- Sayfa metni
——————

Dış ticaret açığı Ekim
ayında 3,6 milyar dolar ile geçen yılın aynı
ayının çok altında gerçekleşti. Geçen
yılın aynı ayında verilen açık 6,3 milyar dolar düzeyindeydi. İhracat, Ekim
ayında yıllık bazda %3.1 artışla 13,3 milyar dolar olurken, artış oranındaki
gerçekleşmenin TİM öncü verilerine göre yüksek olmasında bu yıl altın
ihracatının 681mn dolara yükselmesi (geçen yıl 44mn dolar) etkili oldu. İthalat
ise %11.9 azalışla 16,9 milyar dolar düzeyinde oluştu. Böylece, beklendiği gibi
yıllık dış ticaret açığı sert düşüş göstererek 69,6 milyar dolar ile Kasım 2010’dan
beri en düşük düzeyine indi. Dış ticaret açığının gelecek ay da baz etkisi ve
enerji ithalatının düşüklüğü nedeniyle gerileme eğilimini sürdürmesi
beklenebilir.
Dış
ticaret dengesini enerji grubu yine çok olumlu etkilemeye devam ederken, altın
grubunun etkisi de olumlu oldu. Altın ithalatının Ekim
ayında ($203mn) düşük kalması ve ihracatının geçen yılın çok üzerinde olması
nedeni ile, altın ticaretinin yıllık dış ticaret açığına getirdiği iyileşme 834mn
dolar olurken, ilk on ay sonundaki toplam iyileşme ise 5,7 milyar dolara yükseldi.
2012 yılında altın dış ticareti dengesi 5,7 milyar dolar fazla, 2013 yılında
11,8 milyar dolar açık ve geçen yıl ise yine 3,9 milyar dolar açık vermişti.
Enerji ithalatı ise sert düşüş eğilimini korurken, Ocak-Ekim döneminde enerji
ithalatında toplam düşüş ise 13,9 milyar dolar oldu. Böylece son 12 aylık
enerji ithalatı da 41,0 milyar dolara gerilemiş oldu.
İthalat alt
gruplarından gelen sinyaller üretim, iç talep ve
yatırımlar gibi büyüme bileşenleri açısından ise görece olumlu bir tablo çizdi.
Sermaye malı ithalatı (%4.2) ve tüketim malı ithalatı
(%5.7) yıllık bazda artarken, ara malı ithalatı yıllık bazda %18 daraldı, özellikle
yatırım ve tüketim eğiliminde önceki aylara gore daha olumlu bir tablo çizdi.

——————

- Veri kümesi kesiti
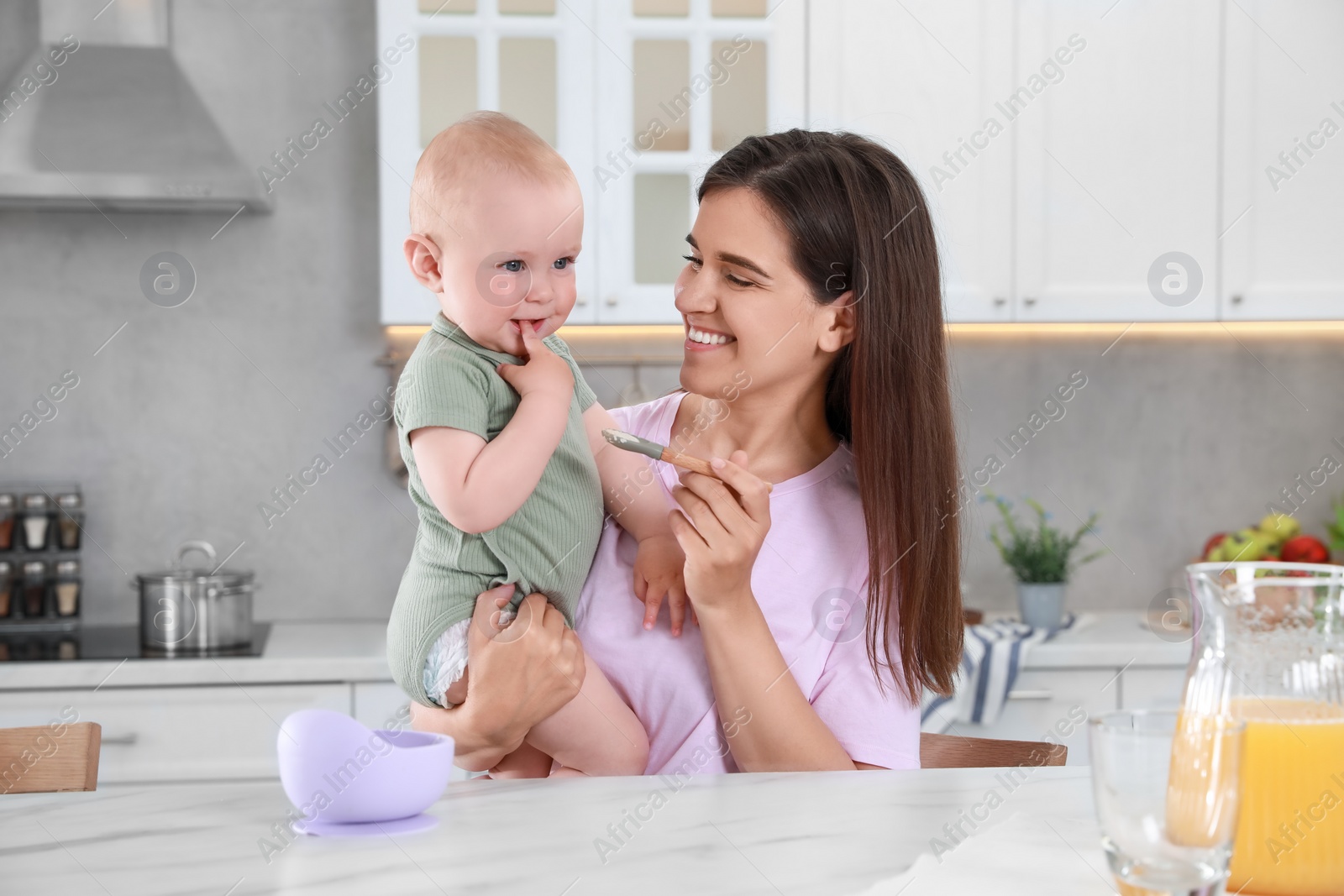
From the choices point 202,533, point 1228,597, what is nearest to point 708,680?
point 1228,597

——————

Ekim ayı dış ticaret verilerini ele alan metni son cümlesinden sonra sürdürünüz.

Ayrıca, sanayi üretimi açısından öncü olduğunu düşündüğümüz enerji ve altın
hariç ara malı ithalatının hem önceki aya göre arttığını hem de yıllık bazda daralışının
azaldığını görüyoruz. Bu durum, Ekim ayı için yıllık %7.0-8.0 artış aralığında
olan sanayi üretimi ön tahminimizde risklerin yukarı yönlü olduğunu düşündürdü.
Dış
açık için Kasım sinyalleri karışık; ihracat daralışı tekrar hızlanırken, enerji
ithalatı ise düşmeye devam edecektir. İhracatçı birliklerinin öncü
verilerinden izlediğimiz kadarıyla, Kasım ayı TİM öncü ihracat (altın hariç)
verisi yıllık bazda düşüş (%10) görülebileceğini düşündürmektedir. Buna
karşılık, altın ticareti kaynaklı lehte bir baz etkisi görünmektedir. Ayrıca, enerji
ithalatının olumlu etkisi Kasım’da da gözlenmeye devam edilecektir. Daha net
bir görünümü 2 Ekim’de açıklanacak gümrük verilerinden edinmeyi bekliyoruz.
Dış ticaret
verisinden sonra, Ekim ayında cari denge 0,2 milyar dolar açık
verebilir diye düşünmekteyiz. Geçen yılın aynı ayında
cari açık 2,3 milyar dolardı. Bu şekilde gelirse, son 12 aylık cari açık 38,5
milyar dolar düzeyine düşecek. Orta Vadeli Program’da %3.0 büyüme beklentisi
ile 36,7 milyar dolar cari açık öngörülmüştü. Düşüş eğiliminin 2015 yılının
kalan kısmında da devam edeceğini düşünüyoruz. Bu doğrultuda, yılsonu cari işlemler
açığı tahminimiz olan 36,5 milyar dolar (milli gelire oranla %5.1) üzerinde
risklerin hafif aşağı yönlü olduğunu düşünüyoruz.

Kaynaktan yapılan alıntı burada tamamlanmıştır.